══ Data provided ══

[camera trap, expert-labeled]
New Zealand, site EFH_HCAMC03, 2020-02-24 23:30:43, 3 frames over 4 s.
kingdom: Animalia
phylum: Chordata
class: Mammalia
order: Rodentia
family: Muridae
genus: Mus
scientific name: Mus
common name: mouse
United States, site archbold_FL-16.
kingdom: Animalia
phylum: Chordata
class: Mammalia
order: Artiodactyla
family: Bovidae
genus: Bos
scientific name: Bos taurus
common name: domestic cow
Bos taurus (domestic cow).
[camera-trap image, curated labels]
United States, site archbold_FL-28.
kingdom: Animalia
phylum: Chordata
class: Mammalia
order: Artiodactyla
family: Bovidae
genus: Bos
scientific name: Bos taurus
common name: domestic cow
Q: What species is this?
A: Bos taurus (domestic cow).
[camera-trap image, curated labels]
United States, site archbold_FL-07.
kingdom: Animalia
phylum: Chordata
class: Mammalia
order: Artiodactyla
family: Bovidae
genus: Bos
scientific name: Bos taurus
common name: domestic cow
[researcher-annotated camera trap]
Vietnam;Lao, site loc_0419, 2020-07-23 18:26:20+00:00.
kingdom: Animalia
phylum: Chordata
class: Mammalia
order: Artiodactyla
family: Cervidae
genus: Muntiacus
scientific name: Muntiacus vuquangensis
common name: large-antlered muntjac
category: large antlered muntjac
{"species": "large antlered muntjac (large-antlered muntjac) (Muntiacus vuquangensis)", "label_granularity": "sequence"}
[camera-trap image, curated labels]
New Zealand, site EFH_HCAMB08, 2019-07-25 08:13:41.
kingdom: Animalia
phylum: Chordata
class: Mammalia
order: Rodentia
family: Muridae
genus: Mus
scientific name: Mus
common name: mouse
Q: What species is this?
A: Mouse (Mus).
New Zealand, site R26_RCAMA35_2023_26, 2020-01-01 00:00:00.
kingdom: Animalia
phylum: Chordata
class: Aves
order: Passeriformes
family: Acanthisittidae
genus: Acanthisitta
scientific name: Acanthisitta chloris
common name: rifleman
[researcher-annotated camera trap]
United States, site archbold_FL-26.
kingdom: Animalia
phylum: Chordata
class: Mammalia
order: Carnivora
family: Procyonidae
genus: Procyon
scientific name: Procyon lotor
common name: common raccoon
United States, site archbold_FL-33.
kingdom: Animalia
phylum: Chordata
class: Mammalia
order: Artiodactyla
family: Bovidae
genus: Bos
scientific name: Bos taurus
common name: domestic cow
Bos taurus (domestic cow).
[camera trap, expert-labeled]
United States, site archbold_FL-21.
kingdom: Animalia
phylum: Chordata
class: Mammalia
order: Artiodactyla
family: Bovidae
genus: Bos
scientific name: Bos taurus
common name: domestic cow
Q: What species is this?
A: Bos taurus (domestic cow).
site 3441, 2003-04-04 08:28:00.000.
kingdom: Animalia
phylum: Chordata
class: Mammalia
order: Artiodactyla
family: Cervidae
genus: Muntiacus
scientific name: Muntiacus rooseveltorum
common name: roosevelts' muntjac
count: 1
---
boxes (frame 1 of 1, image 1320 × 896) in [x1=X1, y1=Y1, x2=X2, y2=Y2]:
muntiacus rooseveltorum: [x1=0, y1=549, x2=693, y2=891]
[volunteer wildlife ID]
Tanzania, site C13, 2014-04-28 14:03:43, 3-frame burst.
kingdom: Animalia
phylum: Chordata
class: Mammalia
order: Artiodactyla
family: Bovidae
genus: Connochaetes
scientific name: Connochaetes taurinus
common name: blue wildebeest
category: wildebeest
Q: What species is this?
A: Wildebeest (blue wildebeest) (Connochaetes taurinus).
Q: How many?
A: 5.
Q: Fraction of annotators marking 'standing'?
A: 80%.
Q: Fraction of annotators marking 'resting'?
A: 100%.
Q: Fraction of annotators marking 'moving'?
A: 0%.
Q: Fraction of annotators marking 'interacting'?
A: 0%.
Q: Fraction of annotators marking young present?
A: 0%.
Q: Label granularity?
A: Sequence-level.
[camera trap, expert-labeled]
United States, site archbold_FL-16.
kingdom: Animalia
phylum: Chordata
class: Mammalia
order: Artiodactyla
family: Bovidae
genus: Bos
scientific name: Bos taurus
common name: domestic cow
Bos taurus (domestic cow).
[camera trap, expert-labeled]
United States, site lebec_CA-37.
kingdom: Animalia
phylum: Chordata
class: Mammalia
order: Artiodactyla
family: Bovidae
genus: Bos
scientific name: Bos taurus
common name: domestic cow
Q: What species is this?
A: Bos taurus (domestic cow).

═══

■ Task to complete
Go through the material and set every line down again exactly.

■ Output for this task
[camera trap, expert-labeled]
New Zealand, site EFH_HCAMC03, 2020-02-24 23:30:43, 3 frames over 4 s.
kingdom: Animalia
phylum: Chordata
class: Mammalia
order: Rodentia
family: Muridae
genus: Mus
scientific name: Mus
common name: mouse
United States, site archbold_FL-16.
kingdom: Animalia
phylum: Chordata
class: Mammalia
order: Artiodactyla
family: Bovidae
genus: Bos
scientific name: Bos taurus
common name: domestic cow
Bos taurus (domestic cow).
[camera-trap image, curated labels]
United States, site archbold_FL-28.
kingdom: Animalia
phylum: Chordata
class: Mammalia
order: Artiodactyla
family: Bovidae
genus: Bos
scientific name: Bos taurus
common name: domestic cow
Q: What species is this?
A: Bos taurus (domestic cow).
[camera-trap image, curated labels]
United States, site archbold_FL-07.
kingdom: Animalia
phylum: Chordata
class: Mammalia
order: Artiodactyla
family: Bovidae
genus: Bos
scientific name: Bos taurus
common name: domestic cow
[researcher-annotated camera trap]
Vietnam;Lao, site loc_0419, 2020-07-23 18:26:20+00:00.
kingdom: Animalia
phylum: Chordata
class: Mammalia
order: Artiodactyla
family: Cervidae
genus: Muntiacus
scientific name: Muntiacus vuquangensis
common name: large-antlered muntjac
category: large antlered muntjac
{"species": "large antlered muntjac (large-antlered muntjac) (Muntiacus vuquangensis)", "label_granularity": "sequence"}
[camera-trap image, curated labels]
New Zealand, site EFH_HCAMB08, 2019-07-25 08:13:41.
kingdom: Animalia
phylum: Chordata
class: Mammalia
order: Rodentia
family: Muridae
genus: Mus
scientific name: Mus
common name: mouse
Q: What species is this?
A: Mouse (Mus).
New Zealand, site R26_RCAMA35_2023_26, 2020-01-01 00:00:00.
kingdom: Animalia
phylum: Chordata
class: Aves
order: Passeriformes
family: Acanthisittidae
genus: Acanthisitta
scientific name: Acanthisitta chloris
common name: rifleman
[researcher-annotated camera trap]
United States, site archbold_FL-26.
kingdom: Animalia
phylum: Chordata
class: Mammalia
order: Carnivora
family: Procyonidae
genus: Procyon
scientific name: Procyon lotor
common name: common raccoon
United States, site archbold_FL-33.
kingdom: Animalia
phylum: Chordata
class: Mammalia
order: Artiodactyla
family: Bovidae
genus: Bos
scientific name: Bos taurus
common name: domestic cow
Bos taurus (domestic cow).
[camera trap, expert-labeled]
United States, site archbold_FL-21.
kingdom: Animalia
phylum: Chordata
class: Mammalia
order: Artiodactyla
family: Bovidae
genus: Bos
scientific name: Bos taurus
common name: domestic cow
Q: What species is this?
A: Bos taurus (domestic cow).
site 3441, 2003-04-04 08:28:00.000.
kingdom: Animalia
phylum: Chordata
class: Mammalia
order: Artiodactyla
family: Cervidae
genus: Muntiacus
scientific name: Muntiacus rooseveltorum
common name: roosevelts' muntjac
count: 1
---
boxes (frame 1 of 1, image 1320 × 896) in [x1=X1, y1=Y1, x2=X2, y2=Y2]:
muntiacus rooseveltorum: [x1=0, y1=549, x2=693, y2=891]
[volunteer wildlife ID]
Tanzania, site C13, 2014-04-28 14:03:43, 3-frame burst.
kingdom: Animalia
phylum: Chordata
class: Mammalia
order: Artiodactyla
family: Bovidae
genus: Connochaetes
scientific name: Connochaetes taurinus
common name: blue wildebeest
category: wildebeest
Q: What species is this?
A: Wildebeest (blue wildebeest) (Connochaetes taurinus).
Q: How many?
A: 5.
Q: Fraction of annotators marking 'standing'?
A: 80%.
Q: Fraction of annotators marking 'resting'?
A: 100%.
Q: Fraction of annotators marking 'moving'?
A: 0%.
Q: Fraction of annotators marking 'interacting'?
A: 0%.
Q: Fraction of annotators marking young present?
A: 0%.
Q: Label granularity?
A: Sequence-level.
[camera trap, expert-labeled]
United States, site archbold_FL-16.
kingdom: Animalia
phylum: Chordata
class: Mammalia
order: Artiodactyla
family: Bovidae
genus: Bos
scientific name: Bos taurus
common name: domestic cow
Bos taurus (domestic cow).
[camera trap, expert-labeled]
United States, site lebec_CA-37.
kingdom: Animalia
phylum: Chordata
class: Mammalia
order: Artiodactyla
family: Bovidae
genus: Bos
scientific name: Bos taurus
common name: domestic cow
Q: What species is this?
A: Bos taurus (domestic cow).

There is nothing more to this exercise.